Medical Practices Struggle to Collect Payments Due to New Payer Tactics

March 15, 2014
P.J. Cloud-Moulds

Insurance companies are being sneaky about keeping your money. Here are some of those secrets they'd rather you not know, and what you can do about it.

Over the past month or so, we've seen so many side effects from insurance companies both opting in to provide insurance through the health insurance exchanges and opting out.  Those that opted in are losing a lot of money right now due to the low number of enrollees.  Those that opted out are also losing a lot of money because they lost several of their clients when they dropped them from enrollment. 

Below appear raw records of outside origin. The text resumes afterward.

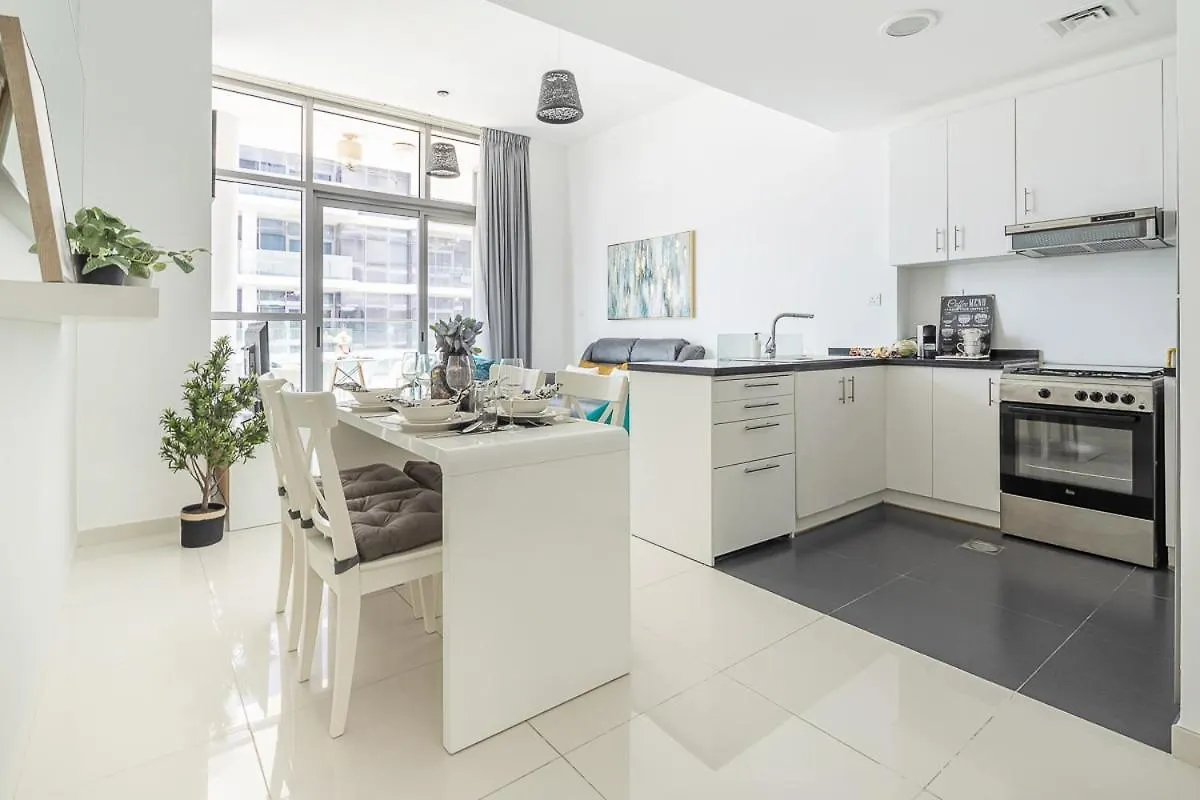 Frank Porter - Golf Promenade 3A Dubai Apartment
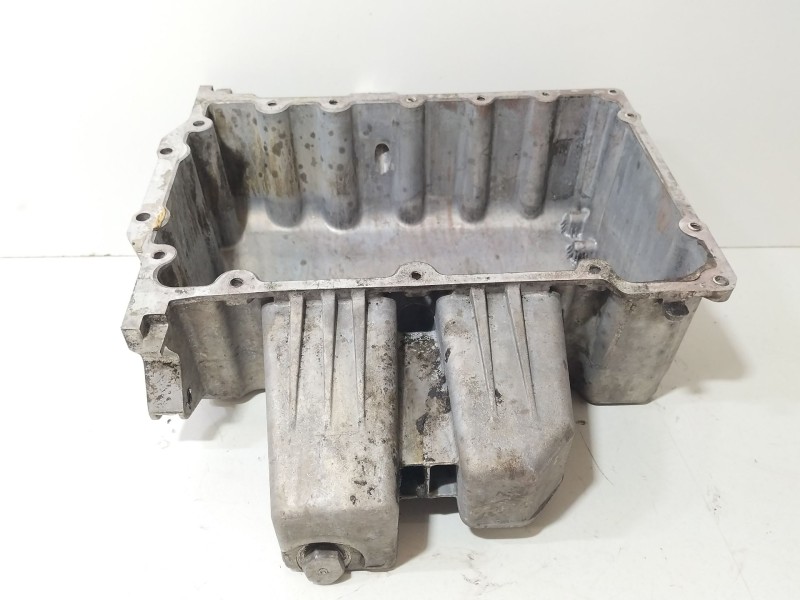 Recambio de carter para seat ibiza iii (6l1) 1.4 tdi referencia OEM IAM 045103603D  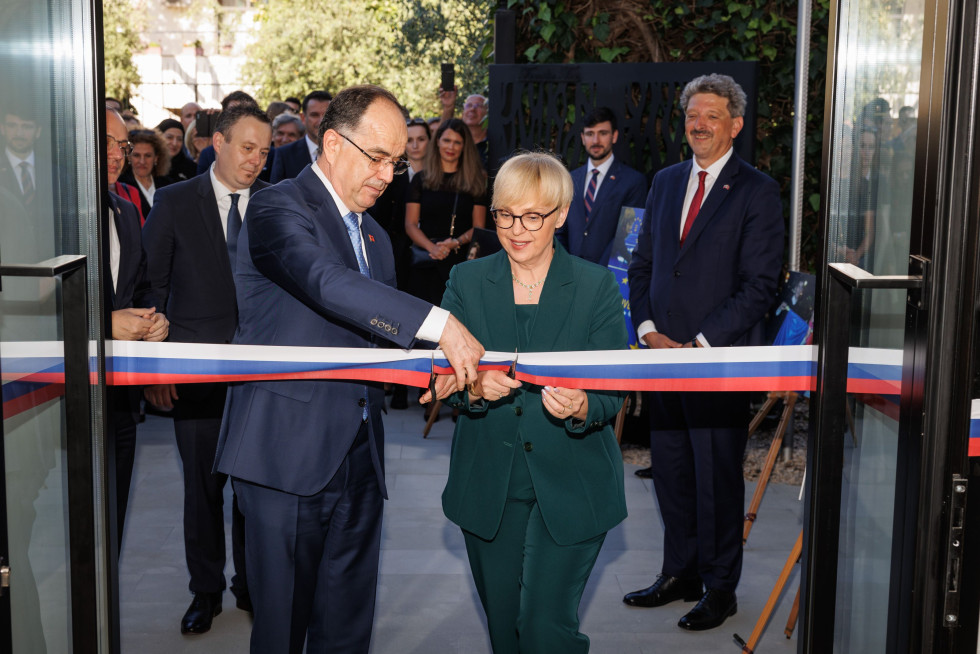 Presidentja e Republikës së Sllovenisë, Dr. Nataša Pirc Musar dhe Presidenti i Republikës së Shqipërisë, z. Bajram Begaj duke përuruar ambientet e reja.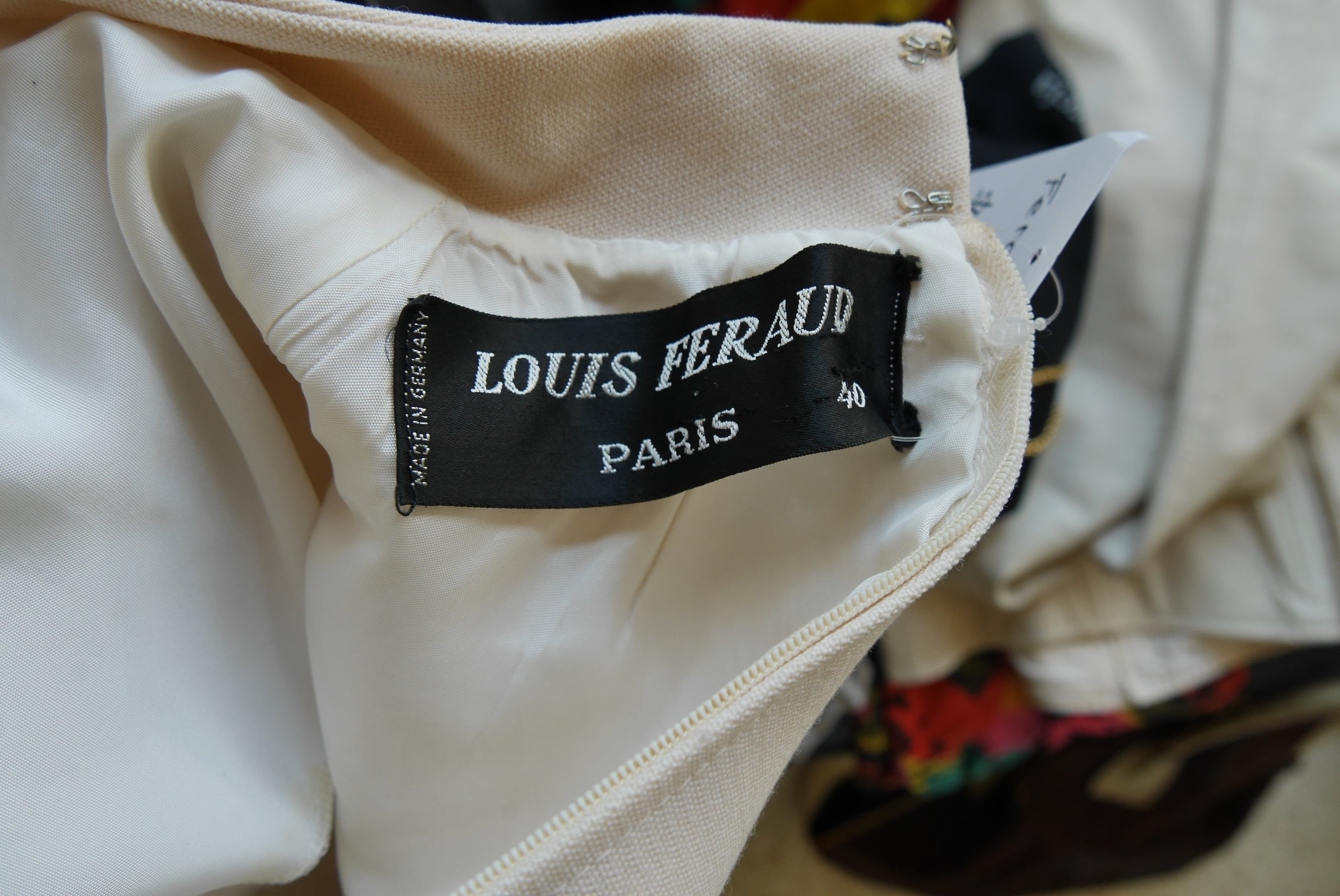 Bas En Nylon Ergelan Louis Feraud Vintage Des Années 60 - Taille 0 - Occasion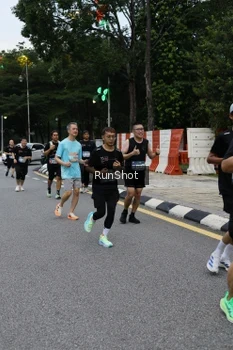 Runner Photo 4298183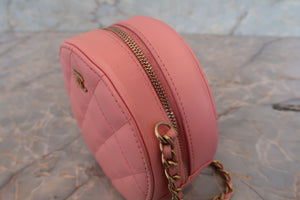 CHANEL/シャネル マトラッセラウンドチェーンショルダーバッグ ラムスキン ピンク/ゴールド金具 ショルダーバッグ 700090023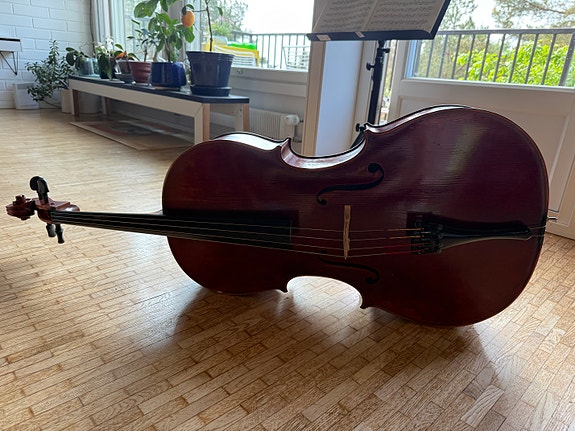 Myydään 4/4 sello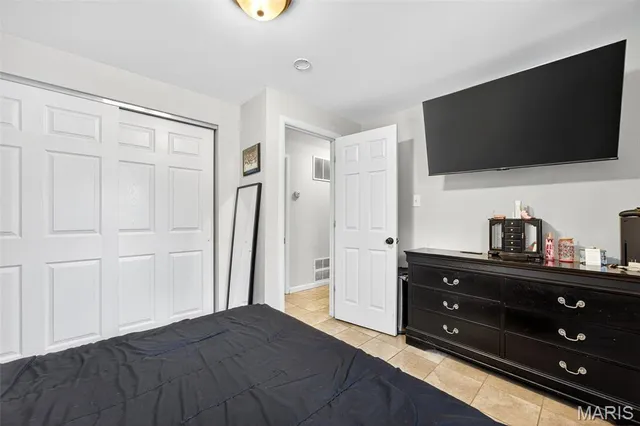 $235,000 | 7 Marveline Drive, St. Charles, MO 63304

Here's how those side effects are trickling down to medical practices:

1. Insurance companies that typically paid you within 15 days to 20 days are now holding onto that money and making more money in interest on it, leaving your cash flow suffering.  I'm also finding that they you are not paying until you call asking where that money is.

2. Insurance companies are dropping claims stating, “We never received those dates” when the two dates before and the two dates after, all within the same batch, have been paid.  This is resulting in your billing department having to follow up on all claims older than 30 days.

3. Insurance companies are creating narrow networks and patients are having difficulty finding in-network providers.  This means that many of your patients may have to pay out of network rates.  They not only have high deductibles, they also have high premiums.

4. Insurance companies are hiring outsourced auditors to review every single claim they have paid you.  If they find one error, they're coming after that money.  I once had to write a refund check for 4 cents.  Yes, 4 cents.  This can be devastating to your bank account.

Essentially, these changes mean that your practice will be more and more strapped for basic cash flow.  Payroll, expenses, administrative time chasing this money down, are all a drain to your business.   Your businesses accounts receivable should be considered an asset until it starts costing your more to obtain that money than you are paid for that claim. 

Here are some tips you can implement right now to help you get through this new “norm.”

1. Be sure your billing staff is calling on claims older than 30 days to 45 days if you are typically paid sooner.

2. Your billing department should have access to your clearinghouse website and be able to prove that all claims were sent on time..

3. Start keeping a list of alpha-prefixes or some type of identifier that shows it's a newer plan and you are perhaps not in network. When calling and verifying, do not assume you are in network.  Ask the rep: “Are we in network with this plan?” and if you are not, ask for out of network benefits.  I'm also seeing that many specialties are not a plan benefit, so even if you are in network, your specialty may not be covered.  In this case, you will need to turn the patient into a cash paying patient. 

Keep your eye on your accounts receivable and your bank account.  It is imperative that you own this area of your business in this volatile insurance fiasco.